* Begin Document *

Fear is insidious; it creeps into the psyche and buries itself deep without any conscious effort. It manifests in anxiety, stalls progress, and threatens to define its host.
Today, I did something I haven’t done in well over four years; I went for a walk in the woods, unattended. I took my camera and my cellphone, donned a jacket in case of rain, and headed for the trails here at Living Forest Oceanside Campground in Nanaimo, B.C.
Of course, I was not alone. Fear taunted me at every bend in the trail.
“What if someone comes along,” it hissed. “You are defenceless.”
“There are people nearby,” I countered and kept walking.
“Listen to how quiet it is here; doesn’t that alarm you? What if there is a bear or cougar nearby.”
Gulp. I kept walking.
“You could fall. These paths are treacherous, and then what? Who would save you? Ric can’t walk in here.”
I took a deep breath and slowed my pace, carefully choosing my steps. “I have my cellphone. Ric can call for help from the office.”
Fighting fear can be a step-by-step process. I thought about my childhood and how the woods were, for so much of it, my home. Was I not afraid then? I certainly spent hours alone, exploring.
“The child hasn’t had the life experience necessary to develop these kinds of fears,” I thought.
The trails are well marked here. At every junction there is a map and while I am not normally good at following directions, I made myself study it and concentrate on where I was in relation to where I wanted to go. At the far end of the trail was a place called Eagle Point. I wondered if I could make it there.
I would try.
The next map warned of steep slopes and dangerous terrain. I decided to be cautious and headed instead for a break in the trees, so that I could see the water. It was so quiet that my footfalls sent the ducks swimming below scattering.

* End Document *
* Begin Supplied data *

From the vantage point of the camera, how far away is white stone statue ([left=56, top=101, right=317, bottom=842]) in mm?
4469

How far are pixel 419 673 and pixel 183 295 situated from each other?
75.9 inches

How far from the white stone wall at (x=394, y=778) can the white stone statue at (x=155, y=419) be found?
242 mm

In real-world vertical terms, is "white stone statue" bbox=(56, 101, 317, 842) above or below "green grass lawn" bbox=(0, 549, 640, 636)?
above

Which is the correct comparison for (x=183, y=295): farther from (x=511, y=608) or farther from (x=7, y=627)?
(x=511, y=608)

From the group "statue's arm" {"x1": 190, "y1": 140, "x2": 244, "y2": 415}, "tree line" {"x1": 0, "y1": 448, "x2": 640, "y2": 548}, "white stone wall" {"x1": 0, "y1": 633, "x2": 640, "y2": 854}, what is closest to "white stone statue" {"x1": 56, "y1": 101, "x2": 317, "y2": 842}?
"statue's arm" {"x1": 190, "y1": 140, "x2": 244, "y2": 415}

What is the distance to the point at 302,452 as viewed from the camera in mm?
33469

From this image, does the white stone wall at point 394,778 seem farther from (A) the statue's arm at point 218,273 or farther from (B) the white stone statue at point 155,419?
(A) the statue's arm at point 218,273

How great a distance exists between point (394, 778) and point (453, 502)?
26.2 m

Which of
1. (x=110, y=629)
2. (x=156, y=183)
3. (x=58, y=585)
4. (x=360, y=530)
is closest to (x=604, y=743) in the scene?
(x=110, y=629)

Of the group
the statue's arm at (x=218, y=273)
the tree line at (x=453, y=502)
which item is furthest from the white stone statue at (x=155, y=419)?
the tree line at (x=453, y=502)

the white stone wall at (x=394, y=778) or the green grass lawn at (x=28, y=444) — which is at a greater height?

* End Supplied data *

* What you will do *
[A] From the post about fear above, condense the paragraph beginning "Today, I did something I haven't done" into a single shorter sentence that keeps its main facts.
[B] Copy out the passage of the post about fear starting at "Fighting fear can" and ending at "swimming below scattering.".

* Answers to the exercise *
[A] For the first time in over four years, I walked alone in the woods, heading for the trails at Living Forest Oceanside Campground in Nanaimo, B.C., with my camera, my cellphone, and a jacket in case of rain.

[B]
Fighting fear can be a step-by-step process. I thought about my childhood and how the woods were, for so much of it, my home. Was I not afraid then? I certainly spent hours alone, exploring.
“The child hasn’t had the life experience necessary to develop these kinds of fears,” I thought.
The trails are well marked here. At every junction there is a map and while I am not normally good at following directions, I made myself study it and concentrate on where I was in relation to where I wanted to go. At the far end of the trail was a place called Eagle Point. I wondered if I could make it there.
I would try.
The next map warned of steep slopes and dangerous terrain. I decided to be cautious and headed instead for a break in the trees, so that I could see the water. It was so quiet that my footfalls sent the ducks swimming below scattering.